■ **Text segment**
# Is this legal? (RANT)



## w00tDude (Oct 12, 2002)

So I have been a big DirecTV fan/subscriber for about 5 years. I found a good deal on an HR10-250 on ebay ($280) and figured I would get that and not have to hassle with the supposed rebates. 

I called to activate the receiver (big mistake there). And I told the CSR that since I was deactivating my old HDVR2 and activating the new HR10-250, that I did not agree to a 2 year service agreement. 

She went ahead and did it, but behind my back activated the new receiver, did not deactivate the old receiver and put me down for a 2 year service agreement. 

I then noticed a few days later, on my account it said I had a 2 year commitment. I called to "get out of the commitment", because basically when it comes to HD DirecTV is definitely far behind Comcast (for cost to benefit ratio). I want the option to bail if the HD sucks (which basically it does, the OTA constantly has dropouts). 

The CSR "specialist" I then talked to said that he was sorry the CSR did not explain to me that anytime you call DirecTV and do anything, including having your unit serviced, or a card replaced, or activating used equipment or reactivating equipment you had previously deactivated that you would be held to a 1 year contract for nonDVR receivers and a 2 year contract for DVRs. 

I then told him that I did not agree to the 2year commitment when I called in before and that they illegally "signed" me up. He stated that when I purchased the new unit and called DirecTV that I automatically signed up and that there is no opt out policy. He also stated that once signed up there is no grace period, from the point someone puts that 2 year commitment on your account you are held to it. Even though I told them NOT TO! 

I then heatedly told him that was extortion and that I wanted to cancel my whole account. He then proceeded to state he could not do that unless he charged my credit card $300. He said that if I sent back my HD Tivo AND my other 2 HDVR2s (which I have had both for about 4 years, got them the day they came out) that would be the only way I would not owe $300. 

At this point it just becomes surreal and I am considering contacting the BBB, laywers and posting on as many places as I can that DirecTV is running a racket. I did not realize how sleazy these guys have become and I now feel that Comcast is a relative angel by comparison. 

I am also plan to cancel all this lame DirecTV crap and then contact Credit Card conflict resolution and stop payment to DirecTV if they charge me the 2 year commitment. 

Sorry for the long rant, but just 3 questions: 

1. I assume I am correct in stating that if I declined the 2 year commitment, that the CSR should have just not activated my new DVR until I accepted the commitment? 

2. I assume that one should have a grace period when having to sign up for something that requires a commitment? That is certainly true with cellphones. 

3. I assume that I don't have to hand over ALL my receivers to avoid a penalty. After all I PAID for them AND paid for 4 years worth of programming on each of those receivers. 

Just a word of warning to all those folks out there who might still be DirecTV fans like I once was. Many of you might think they can do no wrong, but in my opinion that are headed downhill fast. 

Disgruntled is an understatement, 
--Wayne


----------



## AbMagFab (Feb 5, 2001)

Discussed many times before, you can get out of your commitment by returning the equipment.

DirecTV subsidizes the equipment heavily, so this is totally reasonable and no big deal.


----------



## jhillestad (Jul 13, 2004)

If you have been with them for 5 years why are you suddenly concerned about a commitment?

You have been with them longer than most hollywood marriages !


----------



## ebonovic (Jul 24, 2001)

■ **Data**

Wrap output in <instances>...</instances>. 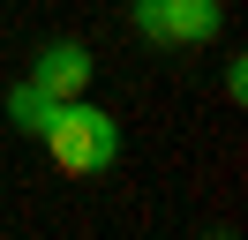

■ **Written exercise 1**
In the DirecTV thread, duplicate everything from "I am also plan" down to "accepted the commitment?".
■ **Written exercise 2**
Based on the DirecTV thread, decide whether each statement agrees with it: (a) The first poster got the HR10-250 on eBay for $280. (b) The specialist said there is a grace period after signing up for the commitment. (c) The first poster had been a DirecTV subscriber for about ten years.
You won't need the lines to do any of this.

■ **Final result 1**
I am also plan to cancel all this lame DirecTV crap and then contact Credit Card conflict resolution and stop payment to DirecTV if they charge me the 2 year commitment. 

Sorry for the long rant, but just 3 questions: 

1. I assume I am correct in stating that if I declined the 2 year commitment, that the CSR should have just not activated my new DVR until I accepted the commitment?

■ **Final result 2**
(a) Yes: "I found a good deal on an HR10-250 on ebay ($280)"
(b) No: "once signed up there is no grace period"
(c) No: "a big DirecTV fan/subscriber for about 5 years"